Because, what happen once you've established that dev set and the metric is that, the team can innovate very quickly, try different ideas, run experiments and very quickly use the dev set and the metric to evaluate classifiers and try to pick the best one.

So, machine learning teams are often very good at shooting different arrows into targets and innovating to get closer and closer to hitting the bullseye.

So, doing well on your metric on your dev sets.

And, the problem with how we've set up the dev and test sets your team might spend months innovating to do well on the dev set only to realize that, when you finally go to test them on the test set, that data from these four countries or these four regions at the bottom, might be very different than the regions in your dev set.

So, you might have a nasty surprise and realize that, all the months of work you spent optimizing to the dev set, is not giving you good performance on the test set. So, having dev and test sets from different distributions is like setting a target, having your team spend months trying to aim closer and closer to bull's eye, only to realize after months of work that its wasted.

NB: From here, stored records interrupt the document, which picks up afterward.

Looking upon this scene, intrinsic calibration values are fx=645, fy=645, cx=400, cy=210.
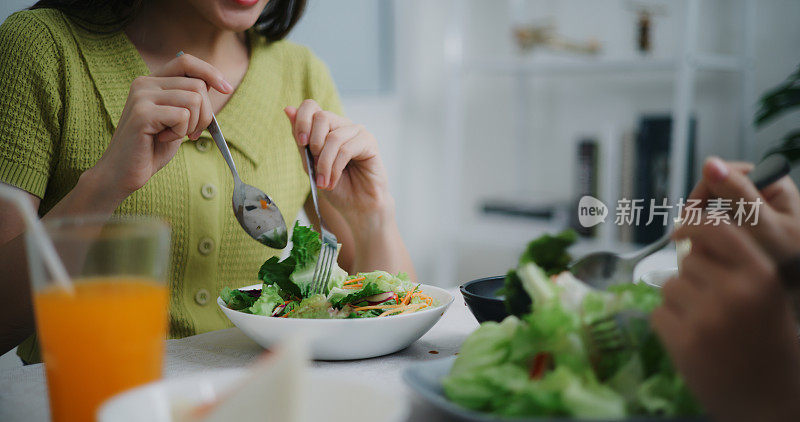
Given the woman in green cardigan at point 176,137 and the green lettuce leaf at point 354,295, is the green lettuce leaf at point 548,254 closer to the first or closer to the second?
the green lettuce leaf at point 354,295

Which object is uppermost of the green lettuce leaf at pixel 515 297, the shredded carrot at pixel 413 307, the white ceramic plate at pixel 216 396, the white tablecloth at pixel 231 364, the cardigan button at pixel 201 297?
the green lettuce leaf at pixel 515 297

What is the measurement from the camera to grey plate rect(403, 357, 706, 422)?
44 centimetres

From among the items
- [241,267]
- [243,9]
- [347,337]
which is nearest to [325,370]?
[347,337]

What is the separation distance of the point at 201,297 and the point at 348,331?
0.56 meters

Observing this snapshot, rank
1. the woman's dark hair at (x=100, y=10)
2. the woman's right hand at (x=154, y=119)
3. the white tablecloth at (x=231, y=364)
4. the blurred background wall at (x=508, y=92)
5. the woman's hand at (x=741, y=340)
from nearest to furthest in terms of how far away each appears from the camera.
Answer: the woman's hand at (x=741, y=340) → the white tablecloth at (x=231, y=364) → the woman's right hand at (x=154, y=119) → the woman's dark hair at (x=100, y=10) → the blurred background wall at (x=508, y=92)

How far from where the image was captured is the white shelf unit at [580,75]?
2.03m

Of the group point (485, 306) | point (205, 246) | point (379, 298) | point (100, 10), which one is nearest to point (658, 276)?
point (485, 306)

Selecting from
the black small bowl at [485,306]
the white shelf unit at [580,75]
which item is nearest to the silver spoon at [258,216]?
the black small bowl at [485,306]

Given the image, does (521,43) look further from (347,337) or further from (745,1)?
(347,337)

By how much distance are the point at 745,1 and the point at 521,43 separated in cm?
78

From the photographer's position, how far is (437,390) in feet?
1.76

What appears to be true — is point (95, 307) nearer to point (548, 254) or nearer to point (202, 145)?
point (548, 254)

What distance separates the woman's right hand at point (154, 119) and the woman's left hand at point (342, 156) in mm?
148

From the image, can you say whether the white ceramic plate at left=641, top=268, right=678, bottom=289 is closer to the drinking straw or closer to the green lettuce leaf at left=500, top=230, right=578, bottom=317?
the green lettuce leaf at left=500, top=230, right=578, bottom=317
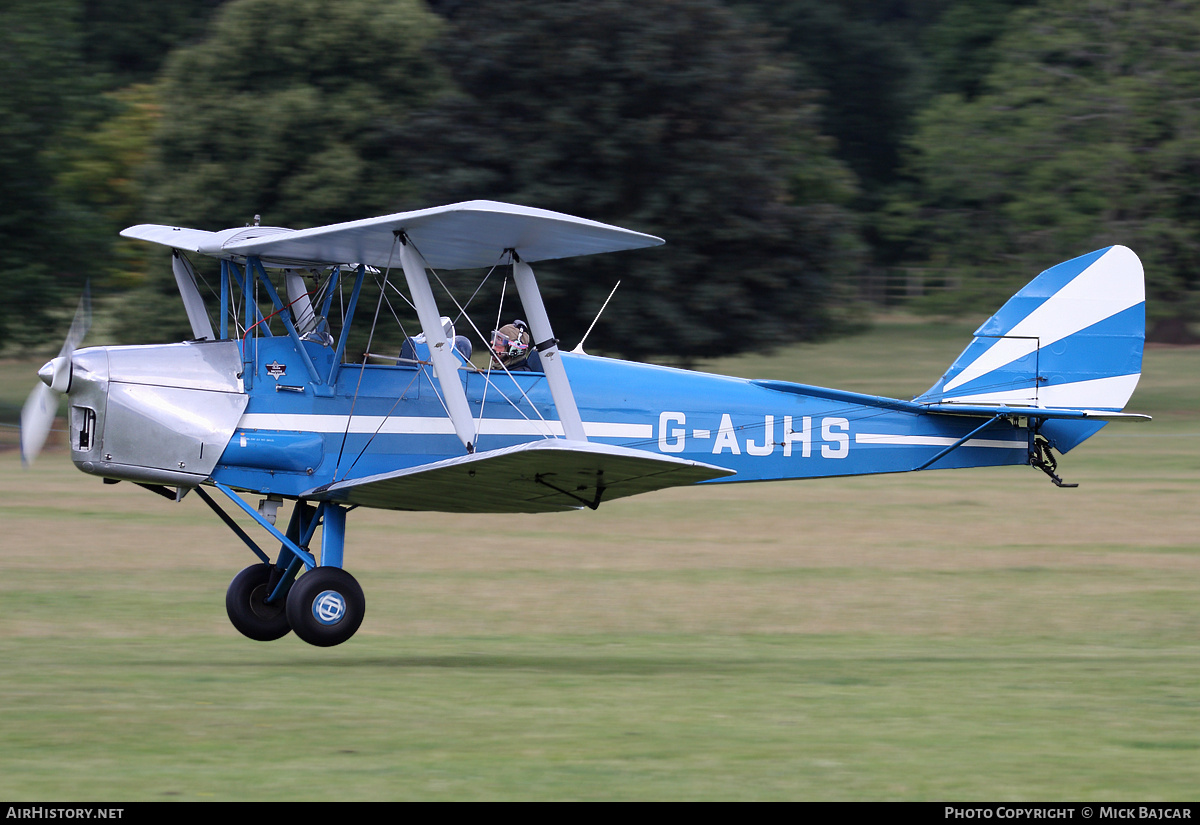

So, to avoid this, what I recommend instead is that, you take all this randomly shuffled data into the dev and test set. So that, both the dev and test sets have data from all eight regions and that the dev and test sets really come from the same distribution, which is the distribution of all of your data mixed together.

Here's another example. This is a true story but with some details changed. So, I know a machine learning team that actually spent several months optimizing on a dev set which was comprised of loan approvals for medium income zip codes.

So, the specific machine learning problem was, "Given an input X about a loan application, can you predict whether or not, they'll repay the loan?"

So, this helps you decide whether or not to approve a loan. And so, the dev set came from loan applications.

They came from medium income zip codes. But, after working on this for a few months, the team then, suddenly decided to test this on data from low income zip codes or low income postal codes. And, of course, the distributional data for medium income and low income zip codes is very different.

And, the classifier, that they spend so much time optimizing in the former case, just didn't work well at all on the latter case. And so, this particular team actually wasted about three months of time and had to go back and really re-do a lot of work.

And, what happened here was, the team spent three months aiming for one target, and then, after three months, the manager asked, "Oh, how are you doing on hitting this other target?" This is a totally different location. And, it just was a very frustrating experience for the team.

So, what I recommand for setting up a dev set and test set is, choose a dev set and test set to reflect data you expect to get in future and consider important to do well on. And, in particular, the dev set and the test set here, should come from the same distribution.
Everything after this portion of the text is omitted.